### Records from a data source
* * * * * * * * *
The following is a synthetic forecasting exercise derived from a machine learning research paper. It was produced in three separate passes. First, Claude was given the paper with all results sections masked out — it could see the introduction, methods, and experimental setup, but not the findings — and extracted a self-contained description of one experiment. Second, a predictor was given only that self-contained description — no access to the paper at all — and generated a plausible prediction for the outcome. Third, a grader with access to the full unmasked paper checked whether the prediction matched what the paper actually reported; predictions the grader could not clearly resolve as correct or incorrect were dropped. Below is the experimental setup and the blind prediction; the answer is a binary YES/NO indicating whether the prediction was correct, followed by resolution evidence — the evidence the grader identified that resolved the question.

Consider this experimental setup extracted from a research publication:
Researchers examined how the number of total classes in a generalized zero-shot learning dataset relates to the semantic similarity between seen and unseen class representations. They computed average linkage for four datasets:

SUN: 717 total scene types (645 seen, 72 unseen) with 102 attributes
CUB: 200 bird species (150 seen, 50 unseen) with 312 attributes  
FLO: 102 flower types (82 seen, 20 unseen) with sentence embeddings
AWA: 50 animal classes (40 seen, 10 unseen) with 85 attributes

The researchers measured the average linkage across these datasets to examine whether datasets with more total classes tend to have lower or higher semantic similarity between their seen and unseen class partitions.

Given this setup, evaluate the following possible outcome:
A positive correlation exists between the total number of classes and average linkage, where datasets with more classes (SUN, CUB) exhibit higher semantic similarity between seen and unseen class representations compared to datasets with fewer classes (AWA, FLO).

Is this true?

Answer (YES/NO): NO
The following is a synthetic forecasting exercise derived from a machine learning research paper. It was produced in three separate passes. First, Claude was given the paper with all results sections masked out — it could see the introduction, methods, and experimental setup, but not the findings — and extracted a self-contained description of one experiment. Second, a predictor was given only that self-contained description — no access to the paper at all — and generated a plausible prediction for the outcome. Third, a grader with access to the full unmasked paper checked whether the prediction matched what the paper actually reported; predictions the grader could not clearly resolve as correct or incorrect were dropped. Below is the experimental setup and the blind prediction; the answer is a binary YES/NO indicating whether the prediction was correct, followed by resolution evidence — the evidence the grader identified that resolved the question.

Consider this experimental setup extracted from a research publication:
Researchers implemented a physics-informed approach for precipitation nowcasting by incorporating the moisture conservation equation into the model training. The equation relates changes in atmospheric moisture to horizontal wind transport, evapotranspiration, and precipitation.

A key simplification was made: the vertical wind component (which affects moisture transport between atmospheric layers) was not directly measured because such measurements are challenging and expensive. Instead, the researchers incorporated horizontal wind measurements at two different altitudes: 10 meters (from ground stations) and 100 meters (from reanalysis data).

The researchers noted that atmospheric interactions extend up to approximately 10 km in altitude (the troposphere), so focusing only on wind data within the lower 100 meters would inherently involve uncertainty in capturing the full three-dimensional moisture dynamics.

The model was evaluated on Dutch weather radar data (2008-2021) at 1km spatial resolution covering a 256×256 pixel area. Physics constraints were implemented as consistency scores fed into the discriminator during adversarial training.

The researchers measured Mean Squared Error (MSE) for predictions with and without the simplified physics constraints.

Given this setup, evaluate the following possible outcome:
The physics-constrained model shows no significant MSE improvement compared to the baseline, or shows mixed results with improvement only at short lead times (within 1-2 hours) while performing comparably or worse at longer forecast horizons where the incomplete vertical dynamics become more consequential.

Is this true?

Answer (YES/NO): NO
* * * * * * * * *
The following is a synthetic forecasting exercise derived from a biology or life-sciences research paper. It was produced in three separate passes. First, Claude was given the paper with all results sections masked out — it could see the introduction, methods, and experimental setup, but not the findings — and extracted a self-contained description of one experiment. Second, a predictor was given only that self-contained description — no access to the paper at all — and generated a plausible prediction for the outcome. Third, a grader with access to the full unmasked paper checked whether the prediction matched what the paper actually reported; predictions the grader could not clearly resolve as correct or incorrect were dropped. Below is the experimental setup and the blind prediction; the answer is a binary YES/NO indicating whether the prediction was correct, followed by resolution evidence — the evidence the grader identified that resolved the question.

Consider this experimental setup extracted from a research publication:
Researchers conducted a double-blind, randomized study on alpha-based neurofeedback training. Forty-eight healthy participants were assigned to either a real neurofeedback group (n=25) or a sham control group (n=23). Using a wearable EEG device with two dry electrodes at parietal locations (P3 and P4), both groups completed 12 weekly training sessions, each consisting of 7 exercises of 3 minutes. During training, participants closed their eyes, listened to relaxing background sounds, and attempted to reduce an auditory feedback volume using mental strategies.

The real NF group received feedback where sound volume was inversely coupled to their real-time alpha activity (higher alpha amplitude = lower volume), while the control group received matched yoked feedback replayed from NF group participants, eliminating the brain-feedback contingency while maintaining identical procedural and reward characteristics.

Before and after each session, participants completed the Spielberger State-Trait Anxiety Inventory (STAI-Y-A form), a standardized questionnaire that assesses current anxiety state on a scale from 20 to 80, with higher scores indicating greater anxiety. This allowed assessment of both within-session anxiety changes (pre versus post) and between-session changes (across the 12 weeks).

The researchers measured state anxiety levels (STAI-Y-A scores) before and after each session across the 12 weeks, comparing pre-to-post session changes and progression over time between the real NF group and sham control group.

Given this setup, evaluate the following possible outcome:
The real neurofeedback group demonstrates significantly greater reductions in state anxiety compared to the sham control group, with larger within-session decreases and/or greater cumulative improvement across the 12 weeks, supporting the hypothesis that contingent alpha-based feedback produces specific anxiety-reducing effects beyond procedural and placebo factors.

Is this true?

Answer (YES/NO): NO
* * * * * * * * *
### Prompt
Across the records above, show each line containing the word "both".

### Expected output
Researchers conducted a double-blind, randomized study on alpha-based neurofeedback training. Forty-eight healthy participants were assigned to either a real neurofeedback group (n=25) or a sham control group (n=23). Using a wearable EEG device with two dry electrodes at parietal locations (P3 and P4), both groups completed 12 weekly training sessions, each consisting of 7 exercises of 3 minutes. During training, participants closed their eyes, listened to relaxing background sounds, and attempted to reduce an auditory feedback volume using mental strategies.
Before and after each session, participants completed the Spielberger State-Trait Anxiety Inventory (STAI-Y-A form), a standardized questionnaire that assesses current anxiety state on a scale from 20 to 80, with higher scores indicating greater anxiety. This allowed assessment of both within-session anxiety changes (pre versus post) and between-session changes (across the 12 weeks).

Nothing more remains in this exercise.